■ Supplied material ■
_ _ _ _ _ _ _

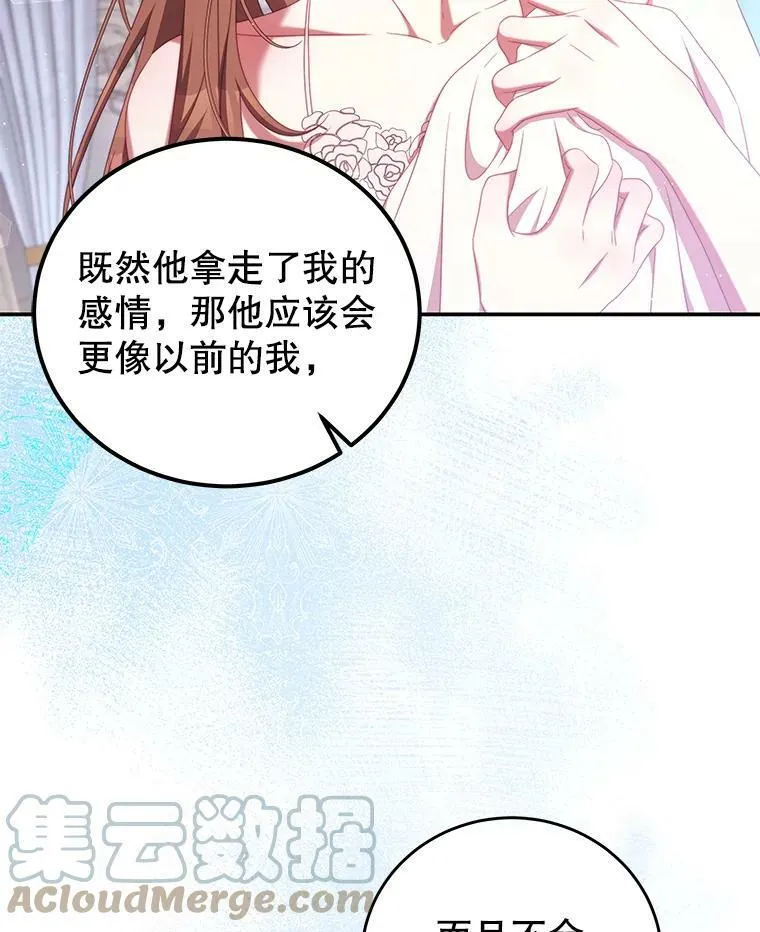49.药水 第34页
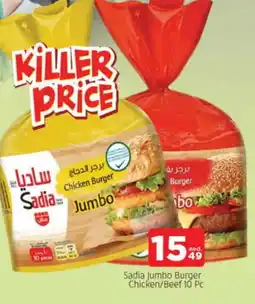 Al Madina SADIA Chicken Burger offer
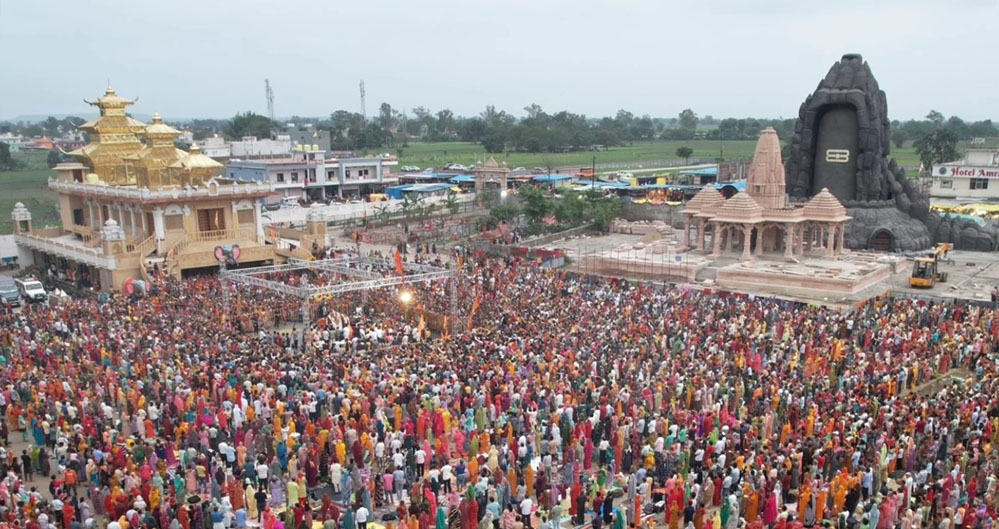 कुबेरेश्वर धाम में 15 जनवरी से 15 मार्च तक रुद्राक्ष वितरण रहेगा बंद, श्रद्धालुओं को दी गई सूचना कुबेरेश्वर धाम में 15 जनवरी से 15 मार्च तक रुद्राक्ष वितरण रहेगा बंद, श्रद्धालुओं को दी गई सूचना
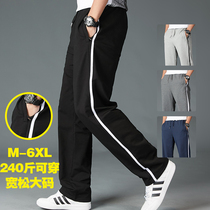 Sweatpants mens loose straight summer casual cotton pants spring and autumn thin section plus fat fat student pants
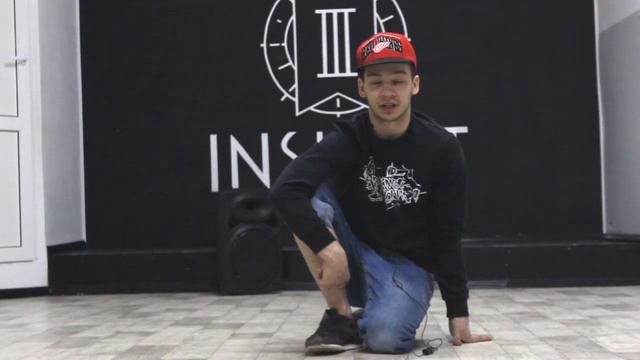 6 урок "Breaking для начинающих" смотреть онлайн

_ _ _ _ _ _ _

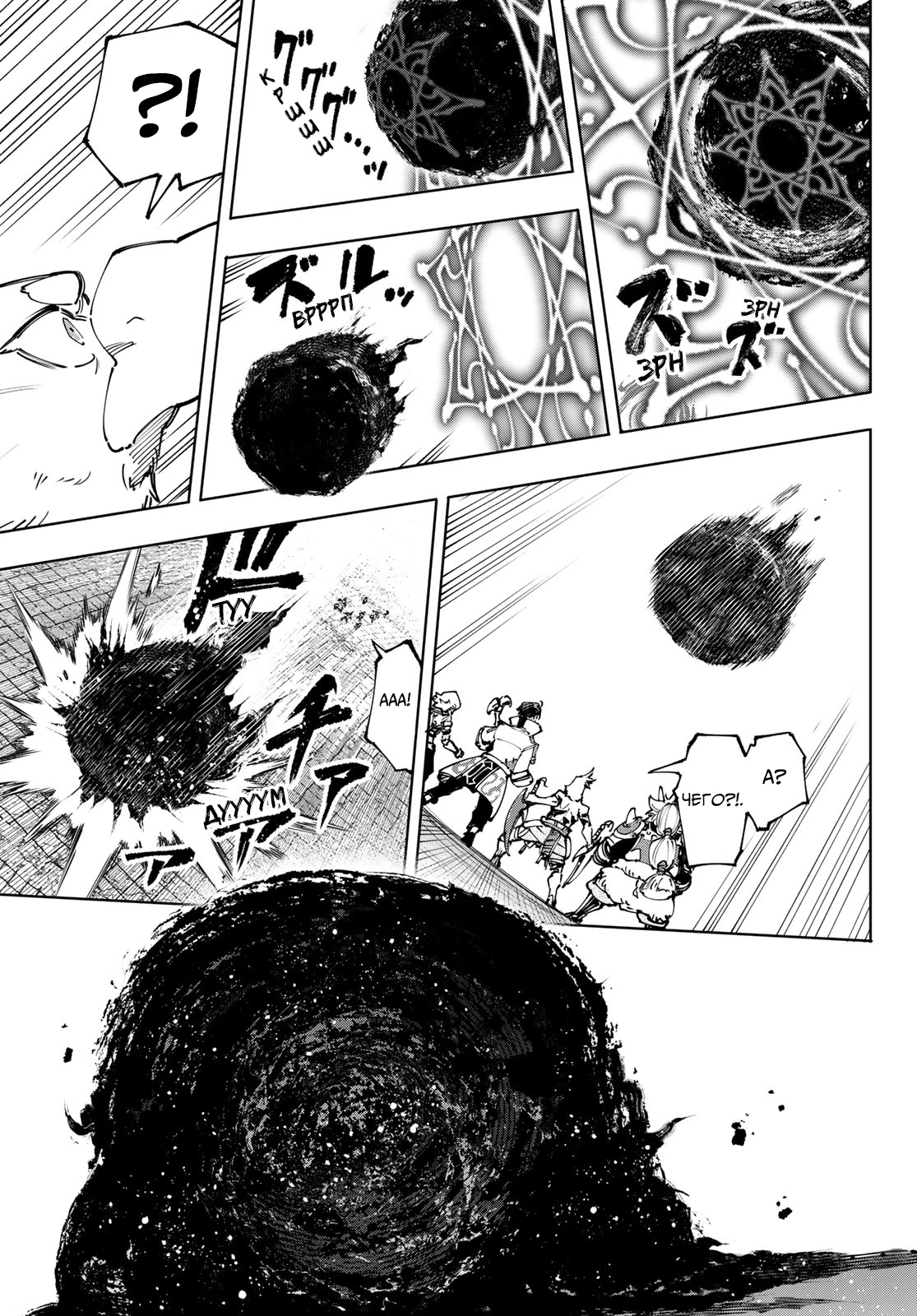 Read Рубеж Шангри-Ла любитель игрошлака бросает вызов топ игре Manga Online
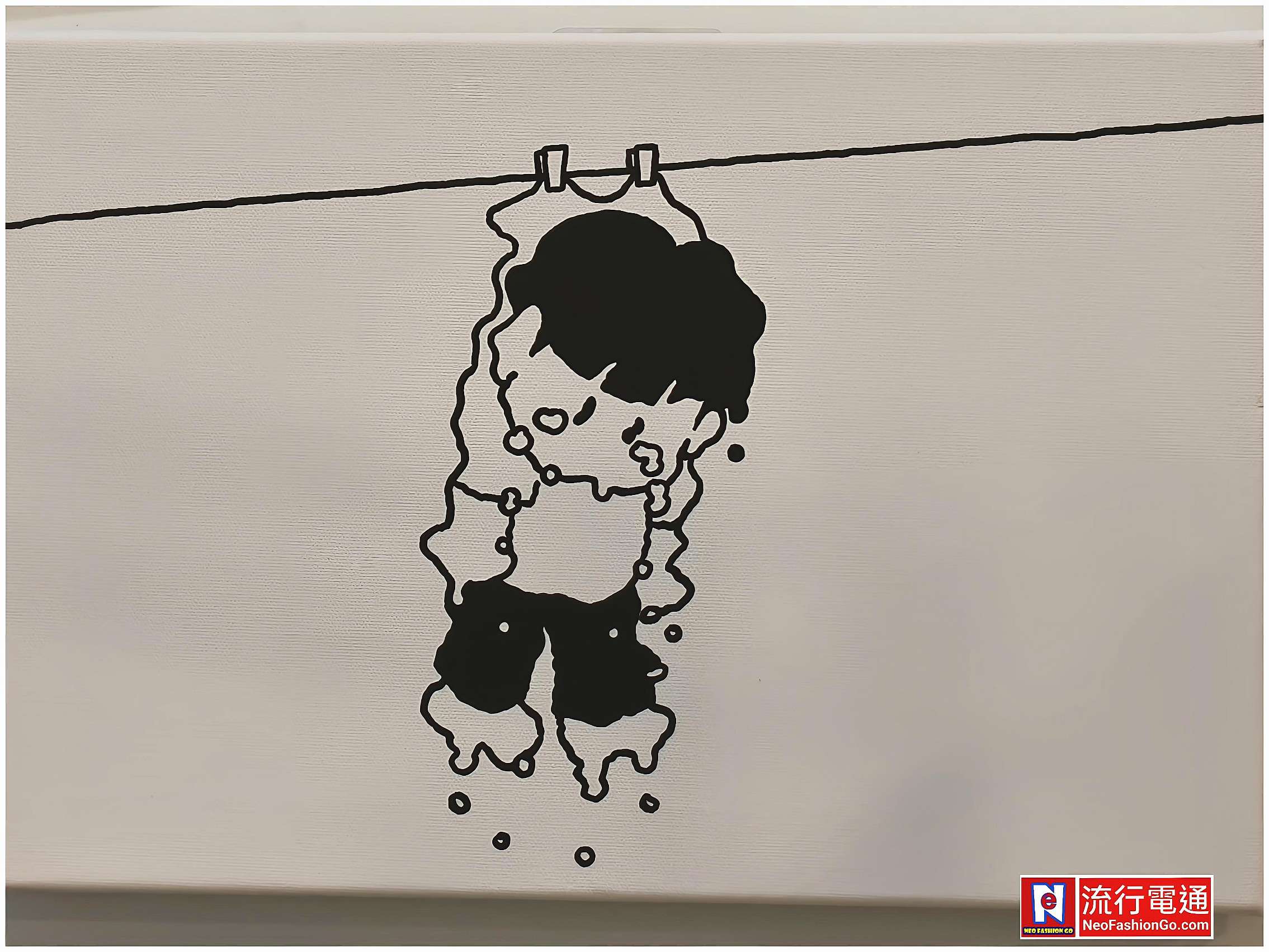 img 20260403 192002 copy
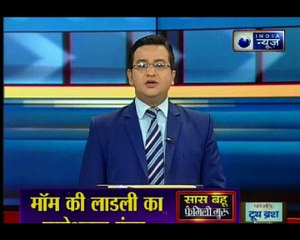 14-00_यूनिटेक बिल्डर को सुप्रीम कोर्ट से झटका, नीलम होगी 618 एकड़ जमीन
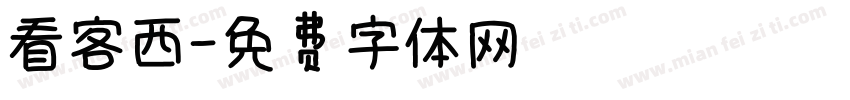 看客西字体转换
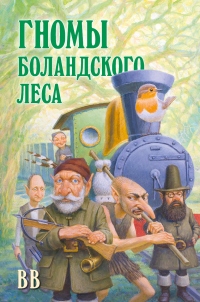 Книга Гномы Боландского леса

_ _ _ _ _ _ _

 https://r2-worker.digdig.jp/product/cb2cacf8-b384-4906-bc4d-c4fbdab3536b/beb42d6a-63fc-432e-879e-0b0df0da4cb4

_ _ _ _ _ _ _

■ What to do ■
After the data, echo the lines from the one containing "Read Рубеж Шангри-Ла" through the one containing "Книга Гномы Боландского леса", both included, leaving out the pictures.

■ Task result ■
 Read Рубеж Шангри-Ла любитель игрошлака бросает вызов топ игре Manga Online
 img 20260403 192002 copy
 14-00_यूनिटेक बिल्डर को सुप्रीम कोर्ट से झटका, नीलम होगी 618 एकड़ जमीन
 看客西字体转换
 Книга Гномы Боландского леса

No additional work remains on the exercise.